Un calendrier simple pour mai

Semaine de maiAction recommandéePlante concernée
Début mai (semaines 1-2)Faux-semis et griffage du solToutes les zones nues
Début mai (semaines 1-2)Semis à la voléePhacélie, trèfle blanc
Mi-mai (semaine 2-3)Plantation en pleine terreCapucine, consoude
Mi-mai après les Saints de GlacePlantation définitiveCourges, courgettes
Fin mai (semaine 4)Paillage des zones encore nuesComplémentaire à toutes les plantes

Les erreurs à éviter absolument

  • Retourner le sol en profondeur juste avant de planter : cela fait remonter des milliers de graines de mauvaises herbes à la surface.
  • Laisser des zones nues entre les plants en attendant qu’ils grandissent : c’est une invitation directe pour les adventices.
  • Semer trop tard : si vous attendez la fin mai ou juin pour couvrir le sol, les mauvaises herbes auront déjà pris de l’avance et seront beaucoup plus difficiles à concurrencer.
  • Négliger les bordures : les zones en limite de jardin, près des clôtures ou des murs, sont souvent oubliées et deviennent des réservoirs à adventices qui colonisent ensuite le reste du jardin.
  • Arracher les couvre-sols trop tôt : laissez la phacélie ou le trèfle en place jusqu’à ce que vous en ayez besoin pour planter autre chose. Plus ils restent longtemps, plus ils travaillent pour vous.
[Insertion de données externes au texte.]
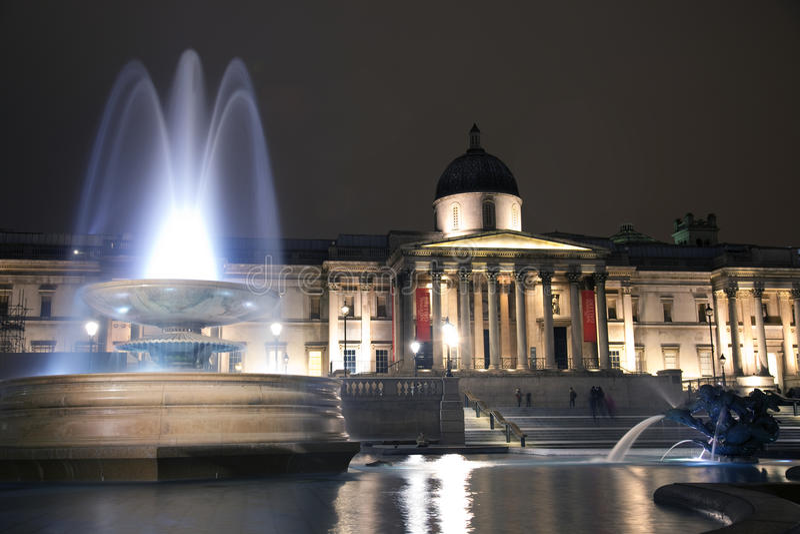 Grand dos de Trafalgar la nuit photographie stock libre de droits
Le résultat concret à attendre

En suivant cette approche dès le début du mois de mai, vous pouvez réalistement réduire votre temps de désherbage de façon très significative entre juin et juillet. Les quelques mauvaises herbes qui parviendront à lever malgré tout seront isolées, faciles à repérer et simples à arracher avant qu’elles ne montent en graines. Le jardin reste plus propre, le sol reste humide plus longtemps, et les plantes cultivées profitent de moins de compétition pour les nutriments.

C’est un cercle vertueux : moins de sol nu signifie moins de mauvaises herbes, moins de mauvaises herbes signifie moins d’arrosage gaspillé, moins de stress pour les plantes et plus de plaisir à jardiner. Tout cela commence avec quelques semis et quelques plants mis en terre au bon moment, en mai, avant que les adventices n’aient eu le temps de s’organiser.